Es ist jedenfalls das große Verdienst der experimentellen Wahrnehmungspsychologie, neben einer allgemeinen Skepsis gegenüber Wahrnehmung und Urteilsvermögen spezifische Konstruktionsschwächen – quasi in ihrer Mechanik – herausgearbeitet zu haben.
Nachfolgend werden einige Beispiele für typische Verzerrungen unserer Wahrnehmung und unserer Beurteilungen dargestellt.
Es handelt sich um ein klassisches, von Kahneman angeführtes Experiment, um die Arbeitsweise des intuitiven Systems zu demonstrieren. Es arbeitet schnell und schaltet sich unwillkürlich im Hintergrund ein. Das Ergebnis wird uns subjektiv auf angenehme Weise dargeboten, es fühlt sich leicht an.
Ein Schläger und ein Ball kosten zusammen 1,10 Euro. Der Schläger kostet einen Euro mehr als der Ball.
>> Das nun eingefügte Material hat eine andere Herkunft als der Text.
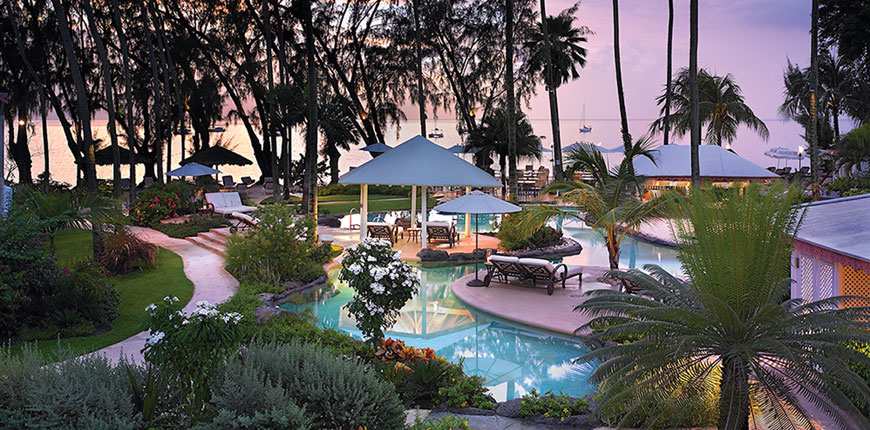 View of the swimming pool at Colony Club by Elegant Hotels in St James, Barbados
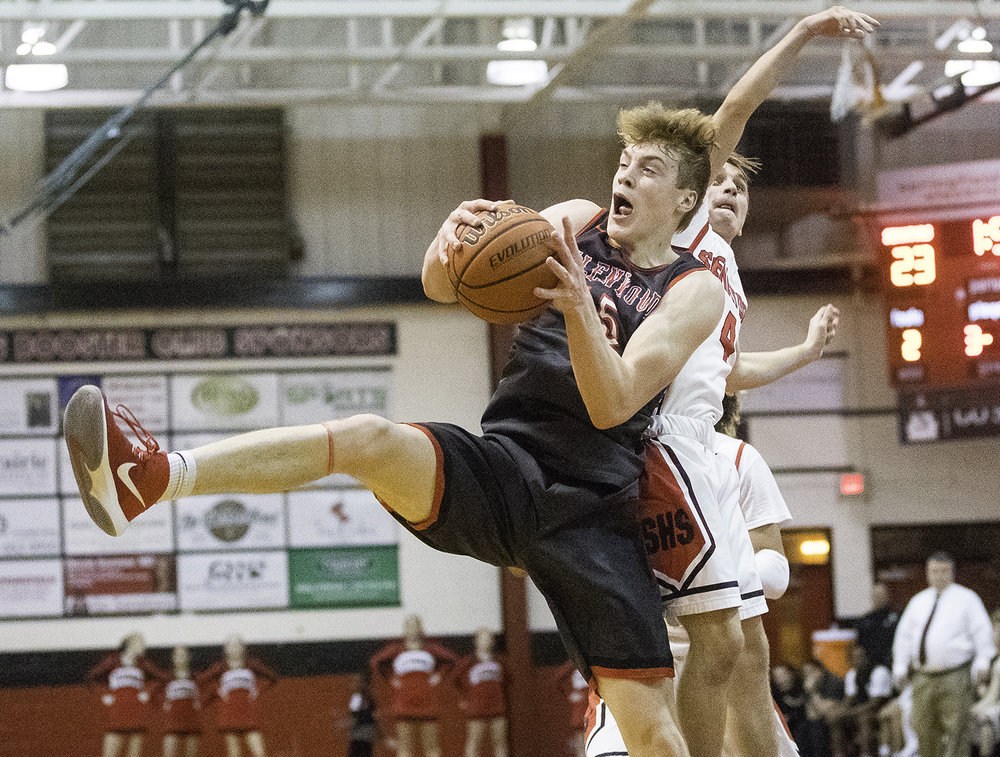 Glenwood's Eli Vogler grabs a rebound in front of Springfield's Brayden Schmohe at Springfield High School Friday, Feb. 15, 2019. [Ted Schurter/The State Journal-Register]
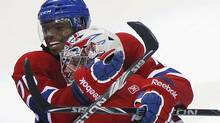 Montreal Canadiens P.K. Subban (L) celebrates his game-winning goal against the Chicago Blackhawks with goalie Carey Price during overtime NHL action in Montreal April 5, 2011. (Reuters)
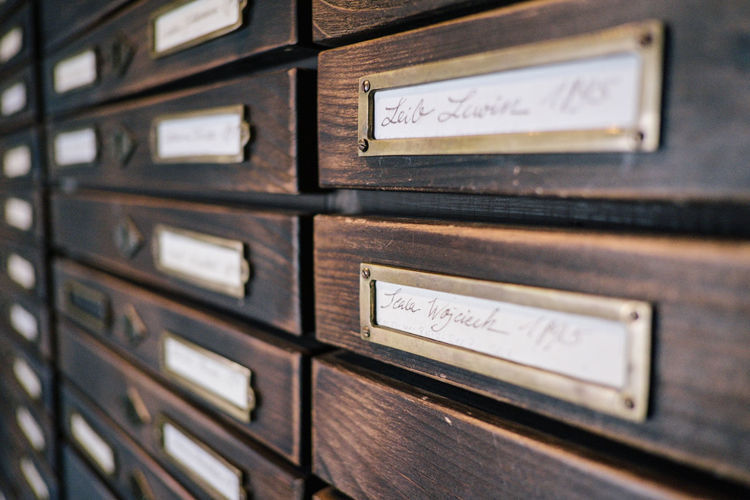 Indoors  No People Close-up Wood - Material In A Row Communication Selective Focus Text Drawer Old Metal Full Frame Mailbox Repetition Western Script Business Furniture Day Correspondence File Cabinet Cabinet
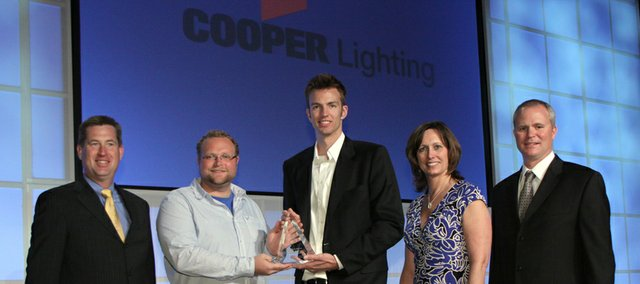 Matthew Johnson, center in sportscoat, is awarded a crystal trophy in recognition of his first-place win in the 2010 Cooper Lighting SOURCE Awards National Lighting Design Competition. Johnson, Shawnee, recently received a master's degree from Kansas State University. Pictured is Lance Bennett, Cooper Lighting vice president of specification sales, left, Will Yankey, KSU assistant professor, Matt Johnson, Rebecca Hadley-Catter, manager of SOURCE (Cooper Lighting's education center), and Kraig Kasler, Cooper Lighting's vice president of marketing.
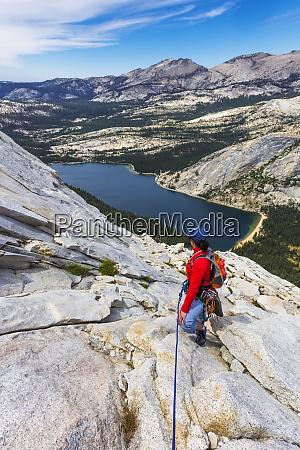 rock climber on tenaya peak tuolumne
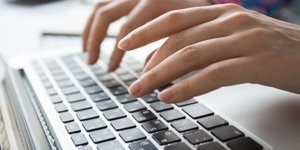 cropped-view-of-hands-typing-on-laptop_1262-3196.jpg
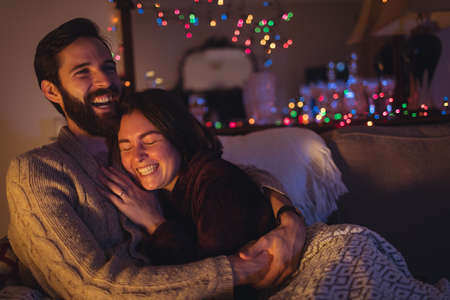Couple having fun while relaxing on sofa in living room
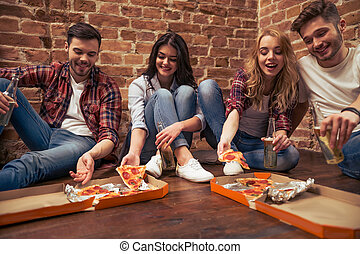 Young people resting - Young people in casual clothes eating...
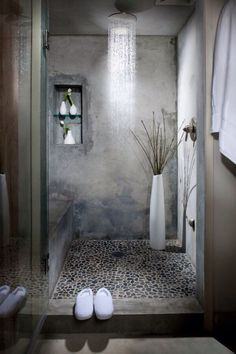 Overhead rain shower, pebble tile floor, cement grey palette, plant or greenery in slender tall vase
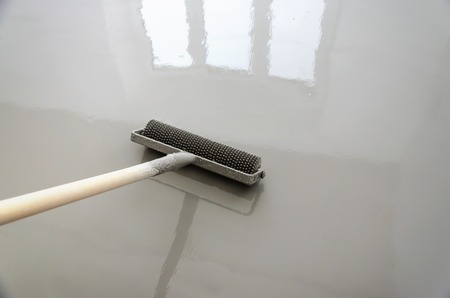 Self-leveling epoxy. Leveling with a mixture of cement floors with a roller. Stock Photo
Wie viel kostet der Ball?
Viele Menschen, denen man diese Frage stellt, antworten: 10 Cent. Das ist natürlich falsch. Denn wenn der Ball 10 Cent kostet und der Schläger einen Euro mehr, dann kostet der Schläger 1,10 Euro. Beides zusammen würde dann zusammen 1,20 Euro kosten.
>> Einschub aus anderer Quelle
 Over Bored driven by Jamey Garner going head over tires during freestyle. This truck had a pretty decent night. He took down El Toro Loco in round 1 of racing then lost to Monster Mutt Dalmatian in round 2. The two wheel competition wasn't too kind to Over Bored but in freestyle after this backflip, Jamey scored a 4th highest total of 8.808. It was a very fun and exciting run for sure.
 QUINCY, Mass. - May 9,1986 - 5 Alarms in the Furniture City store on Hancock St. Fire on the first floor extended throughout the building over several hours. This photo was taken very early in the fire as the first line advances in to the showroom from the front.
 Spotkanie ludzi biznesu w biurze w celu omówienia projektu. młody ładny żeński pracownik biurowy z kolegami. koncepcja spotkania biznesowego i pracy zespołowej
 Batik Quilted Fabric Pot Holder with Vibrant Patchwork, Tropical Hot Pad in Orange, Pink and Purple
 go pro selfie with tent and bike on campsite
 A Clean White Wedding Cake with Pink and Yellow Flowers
Richtig ist: Der Ball kostet 5 Cent. Um das zu erkennen bzw. nachzuvollziehen, braucht es unser analytisches Denken. Sie merken vielleicht, dass man das Ergebnis nicht so bequem bekommt wie die erste Lösung. Analytisches Nachdenken (nach Kahneman System 2) wird subjektiv als mühsamer empfunden. [4, S. 61]
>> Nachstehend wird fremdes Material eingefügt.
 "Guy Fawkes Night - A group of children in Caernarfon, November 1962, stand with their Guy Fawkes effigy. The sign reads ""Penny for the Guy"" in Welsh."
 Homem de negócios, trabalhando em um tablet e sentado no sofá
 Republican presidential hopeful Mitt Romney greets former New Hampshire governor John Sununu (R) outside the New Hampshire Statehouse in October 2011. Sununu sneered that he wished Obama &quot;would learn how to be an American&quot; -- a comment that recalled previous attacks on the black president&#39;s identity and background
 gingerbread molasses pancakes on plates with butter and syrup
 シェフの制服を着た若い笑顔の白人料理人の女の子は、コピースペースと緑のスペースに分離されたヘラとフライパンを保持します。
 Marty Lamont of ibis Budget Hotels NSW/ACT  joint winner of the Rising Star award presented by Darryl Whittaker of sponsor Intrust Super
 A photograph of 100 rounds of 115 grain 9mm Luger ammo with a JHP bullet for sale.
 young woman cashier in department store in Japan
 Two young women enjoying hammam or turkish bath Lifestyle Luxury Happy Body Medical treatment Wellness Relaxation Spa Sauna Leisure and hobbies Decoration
Wir tendieren dazu, Ereignisse als zwangsläufige Folge von Gründen zu interpretieren, die dem Ereignis aber erst im Nachhinein in dieser Weise zugeordnet werden. Das ist vergleichbar mit jemanden, der uns, nachdem die Lottozahlen gezogen wurden, die Gründe dafür erklärt, dass es so und gar nicht anders kommen musste.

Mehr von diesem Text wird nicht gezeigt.